Some of these unbelievable new trends in vehicle tech are covered by Nolan from Donut in the video below. First up is augmented reality (AR). How is that, you ask? Well, five cameras spread around the car send their photographs to the computer that then stitches them together to give you a 3D image of your vehicle. Audi calls it 3D Surround View, and it shows you what is around your car from all angles, even from above, so that you can avoid any unseen obstacles.

Staying with augmented reality, Hyundai has created an interactive walk-around manual of your car. Simply download the app onto your smart device and point it at your car. The screen then will populate as you pan across the relevant items, highlighting each engine part or button in the interior, and then tell you how it works. Pretty neat, actually.

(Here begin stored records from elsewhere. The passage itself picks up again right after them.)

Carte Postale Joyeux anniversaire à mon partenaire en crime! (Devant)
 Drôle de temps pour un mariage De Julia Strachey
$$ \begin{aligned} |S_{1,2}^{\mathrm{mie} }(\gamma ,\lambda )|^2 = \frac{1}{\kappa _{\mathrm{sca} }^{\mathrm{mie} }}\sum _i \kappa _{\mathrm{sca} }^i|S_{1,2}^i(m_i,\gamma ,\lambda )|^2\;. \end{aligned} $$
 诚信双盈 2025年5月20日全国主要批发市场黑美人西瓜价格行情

Next up is the HUD – or Head-Up Display – which has been around for a while, but now there is a company that has evolved this tech into something much more fun. Now, using AR, your display looks more like a video game, with interactive navigation that indicates which lane you need to be in and where exactly to turn. If you head off to the track, it'll display all the track telemetry, show you the racing line, and even ghost cars to race against.

With self-driving vehicles making their way slowly into the public domain, manufacturers are playing with the idea of turning your windscreen into a large monitor so that you can stream movies and make video conference calls during your commute.

Something that car manufacturers are addressing after years of back and neck pain, are interactive seats that stimulate your body into thinking you're exercising, thus reducing fatigue on long road trips. Other nifty inventions that have been around for some time include UV lighting to prevent the spread of colds and flu, as well as anti-motion sickness car technology.

The next invention is pretty awesome. It's been around for a while, as always, in top-end vehicles for a short while, but with modernisation growing at the pace it does, thermal night vision for your car is now top class. It works by picking up thermal temperatures of things around you, such as pedestrians and wildlife, way before your headlights reveal them, thus allowing you ample time to avoid the danger.

If that's not futuristic enough for you, then you should check out Audi's AI Trail Concept. It's a fully electric off-roader that has five drones that will take flight and illuminate the trail in front of you when driving at night.

Sticking with Audi, this next feature allows your car to communicate with certain city's existing infrastructure, such as the traffic lights. It then gives you a timer for how long the light in front of you will stay red or green, and even show you what speed you should be travelling to make it safely through. It's designed to reduce congestion on the roads, which is handy.

Another cool feature that has also started going mainstream is self-park, which is a boon for those out there who can't seem to get their car between the lines. It's also hand for very tight spots, where it would be difficult to get in and out of the vehicle once parked.

Tesla has a nifty feature called Dog Mode, which keeps the climate control on when your pooches are locked in the car while you pop into the shops. It has a message on the display saying that "My owner will be back soon", as well as the temperature inside the car. It's to prevent anyone concerned about the dogs from breaking a window.

Then, it's time for some honourable mentions, such as the interlocking diamonds on BMW's Vision Next 100 that expand and contract as the car turns. It's called Alive Geometry, and it's pretty creepy. Then, there's the DS-X E-Tense Concept car has an open cockpit for the driver, a closed one for the passenger, and a glass floor.

There's a Reanult limousine concept that uses one-sided diamonds as windows, so you can see out but not in, but Ford takes the cake for ingenuity. They recently put out a marketing campaign for their new all-electric Mustang SUV called 'Shrimp In Da Frunk', which speaks for itself, really. We could think of way better things to put on ice instead of shrimp though.